The clip above says it all.
Serbian professional soccer player Aleksandar Katai has now been fired by the LA Galaxy Soccer Team for his wife’s Instagram posts.
According to the Left’s cancel culture, it’s now perfectly acceptable to hold you personally to blame for “allowing” your spouse/partner/relative to post that unacceptable tweet or Instagram.
Is this now 1920 all over again?
As we embark on this new realization, how many vulnerable women will soon discover that they can only speak or write if it meets their spouse’s approval?
How many will have their voices silenced by partners, who are now able to use the very public firing of a spouse, like this, as the justification for taking their voice?
Even one is too many.
Where in this saga were the public leaders who spoke up for them? Where are they today?
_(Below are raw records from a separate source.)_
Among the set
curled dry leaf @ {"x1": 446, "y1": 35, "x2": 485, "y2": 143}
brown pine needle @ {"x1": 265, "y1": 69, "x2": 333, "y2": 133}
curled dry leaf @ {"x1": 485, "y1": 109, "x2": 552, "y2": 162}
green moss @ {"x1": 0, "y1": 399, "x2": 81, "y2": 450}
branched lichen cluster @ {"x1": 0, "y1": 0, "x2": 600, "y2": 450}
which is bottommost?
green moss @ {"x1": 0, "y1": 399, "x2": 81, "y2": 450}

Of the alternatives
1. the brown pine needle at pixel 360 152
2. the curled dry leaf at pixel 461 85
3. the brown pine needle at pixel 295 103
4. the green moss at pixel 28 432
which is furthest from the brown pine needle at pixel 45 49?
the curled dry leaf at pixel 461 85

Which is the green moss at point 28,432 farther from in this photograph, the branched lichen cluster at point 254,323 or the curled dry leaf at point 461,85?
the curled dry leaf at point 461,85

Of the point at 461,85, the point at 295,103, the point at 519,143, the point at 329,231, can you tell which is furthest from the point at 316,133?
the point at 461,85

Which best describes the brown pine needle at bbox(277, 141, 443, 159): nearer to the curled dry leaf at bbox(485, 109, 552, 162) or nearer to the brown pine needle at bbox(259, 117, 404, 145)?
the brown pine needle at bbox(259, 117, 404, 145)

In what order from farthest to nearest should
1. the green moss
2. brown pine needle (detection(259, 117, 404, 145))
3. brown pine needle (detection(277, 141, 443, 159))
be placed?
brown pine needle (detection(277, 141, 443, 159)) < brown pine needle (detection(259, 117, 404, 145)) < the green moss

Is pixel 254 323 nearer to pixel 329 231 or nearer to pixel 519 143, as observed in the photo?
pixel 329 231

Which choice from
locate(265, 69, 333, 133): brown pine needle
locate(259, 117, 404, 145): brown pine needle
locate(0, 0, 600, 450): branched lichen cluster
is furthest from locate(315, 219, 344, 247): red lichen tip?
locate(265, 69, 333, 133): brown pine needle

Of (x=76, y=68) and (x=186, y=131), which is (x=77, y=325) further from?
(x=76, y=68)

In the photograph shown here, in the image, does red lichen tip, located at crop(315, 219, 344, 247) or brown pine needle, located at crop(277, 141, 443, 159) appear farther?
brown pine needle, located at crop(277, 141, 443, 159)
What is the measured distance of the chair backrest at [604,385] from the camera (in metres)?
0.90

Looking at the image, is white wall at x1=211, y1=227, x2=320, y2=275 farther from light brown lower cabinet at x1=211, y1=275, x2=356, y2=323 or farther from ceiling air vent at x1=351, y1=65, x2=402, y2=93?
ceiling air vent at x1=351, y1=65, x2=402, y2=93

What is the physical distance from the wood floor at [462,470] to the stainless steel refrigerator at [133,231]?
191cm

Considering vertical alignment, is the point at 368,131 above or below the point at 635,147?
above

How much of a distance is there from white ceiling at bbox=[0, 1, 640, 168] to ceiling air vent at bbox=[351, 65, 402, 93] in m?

In its rush to quash dissent at any price…in its rush to impose its own form of morality on the Universe, the Left seems quite willing to undo the last 100 years of progress we have made in women’s rights. That is not OK.
Several years back, I led a group of West Point Cadets on a trip to visit the United States Holocaust Memorial Museum in DC. On the wall of the museum is a quotation from Martin Niemöller about the German intellectuals and clergy (including himself) whose public cowardice permitted the nightmare of Nazi Germany to initially gain sway in Germany.
If you visit the Holocaust Museum you will learn that Niemöller was a German War Hero and prominent Lutheran pastor who initially supported the Nazi regime but later emerged as an outspoken public foe of Adolf Hitler. He spent the last seven years of Nazi rule in a concentration camp (actually more than one).
Today, he is perhaps best known for his observation in 1946:
“First they came for the socialists, and I did not speak out—
because I was not a socialist.
Then they came for the trade unionists, and I did not speak out—
because I was not a trade unionist.
Then they came for the Jews, and I did not speak out—
because I was not a Jew.
Then they came for me—
and there was no one left to speak for me.”